1 – keep the LAMP stack for the SEO important parts of the site, might one day migrate to a SSR react solution if the services in the backend are ready

2- migrate the JavaScript needed for the LAMP stack frontend from JQuery and Composer to ES6 and NPM/Webppack

3- Replace the dynamic parts of the site, filters, search results, price grids etc with React.

4- Keep everything in the Frontend in sync with a global frontend application state with the help of Redux, this state should only store information needed for the business logic. This step really made it possible to slowly migrate to a newer stack in the frontend.

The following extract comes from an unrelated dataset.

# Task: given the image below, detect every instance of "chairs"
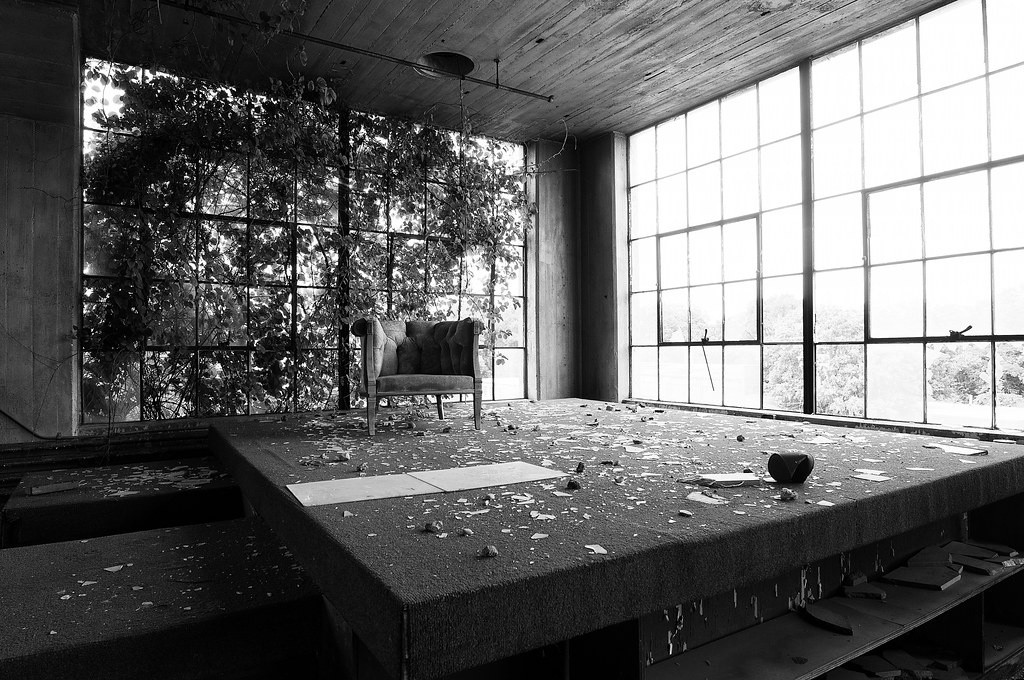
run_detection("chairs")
[351,319,488,436]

5- create a event dispatcher which uses native javaScript to replace the jQuery event system. On difficulty we had was to replace The Jquery Ajax Complete event, Mostly in IE11

build sytem

The build system we previously had was heavily dependent on Assetic by symfony and composer. We replaced this with NPM and Webpack. In webpack we created 3 main build roads for the JavaScript

1- legacy code: we import the legacy scripts with ‘script-loader’, the best way would be to rewrite all to es6 modules, unfortunately we have literally hundreds and hundreds of legacy files tightly connected to jQuery.

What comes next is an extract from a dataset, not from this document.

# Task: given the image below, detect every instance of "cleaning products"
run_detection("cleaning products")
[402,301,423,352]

2- modern js: es6 code new code is written here en sometimes legacy code is migrated to this section, shared code is moved to a jest unit tested repo, shared with npm instead of composer vendor module

3- react: we decided to make the dynamic parts (filtering and result listings) of out website with react

Styling

Our website was based on compass, which provided us with a lot of magic, but also a lot of breaking code when we tried to remove the dependency on Compass

First step we replace all the styling which depended on Ruby functions of Compass and we include all the uses scss compass mixins our self.

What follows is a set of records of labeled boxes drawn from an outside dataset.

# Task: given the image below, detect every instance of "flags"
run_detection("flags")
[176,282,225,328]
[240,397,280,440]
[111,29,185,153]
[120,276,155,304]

Second step was to remove file per file the dependency on the Compass mixins this also took some time

Replacing jQuery modules

we had lots and lots of jQuery modules, which sometimes caused problems and fixing sometimes was hard because of the size of some of the modules. For the future we decided to replace all the modules ourselves. In the end a basic Modal, Slider eg. are actually very simple. Currently out newly written modules are living in a separate repo, the modules only change css classes and styling is not available. Styling is the responsibility of the site which is implementing the module.

testing

Testing was also added to the stack, we used some testing in the past with Jasmine, since Jest looks a lot like Jasmine and has a lot of momentum we made sure that the new shared repos we tested with Jest. Jest proved a really nice experience. We use it for React as well as for regular es6 modules. A lot of things worked seamlessly even integrating locale and formatting libraries.

Prevent regression brought us to cypress.io a brilliant suite. The one drawback of cypress is that it only works with chrome, but luckily the functional changes and features between browser do not differ as much as they did in the past. The advantages however are enormous, in half a day I had several integration tests running on my machine. And one day later we had cypress integrated in Jenkins. Cypress also helps with keeping the tests clean by checking  and testing on the fly. Elements not found result in an test error for example.

Lessons learned

Always stick as close as you can to the W3C standards, to future proof you site. Be hesitant to use plugins and pick them wisely, for sliders for example we chose the excellent Siema slider (https://github.com/pawelgrzybek/siema) which is a perfect es6 minimal slider which makes it easy to build complex sliders with. like the example below.

Another standard is NPM this is the starting point for our front-end scripts, and it will be even when the new Webpack arives. Composer also hooks into npm scripts to have a single update command.

Also make sure you create a system for “Single source of truth”. This really helps with keeping things clear,and keeping the decreasing “old” in sync with the increasing “new”. We picked redux for this, but there are several options.

When you choose (or are forced) to slowly migrate legacy to modern frontend, then it is no shame to use some global variables. As long as you can remove it when the full migration has been fulfilled. For example we use globals for: the state, the event systems and the error logging.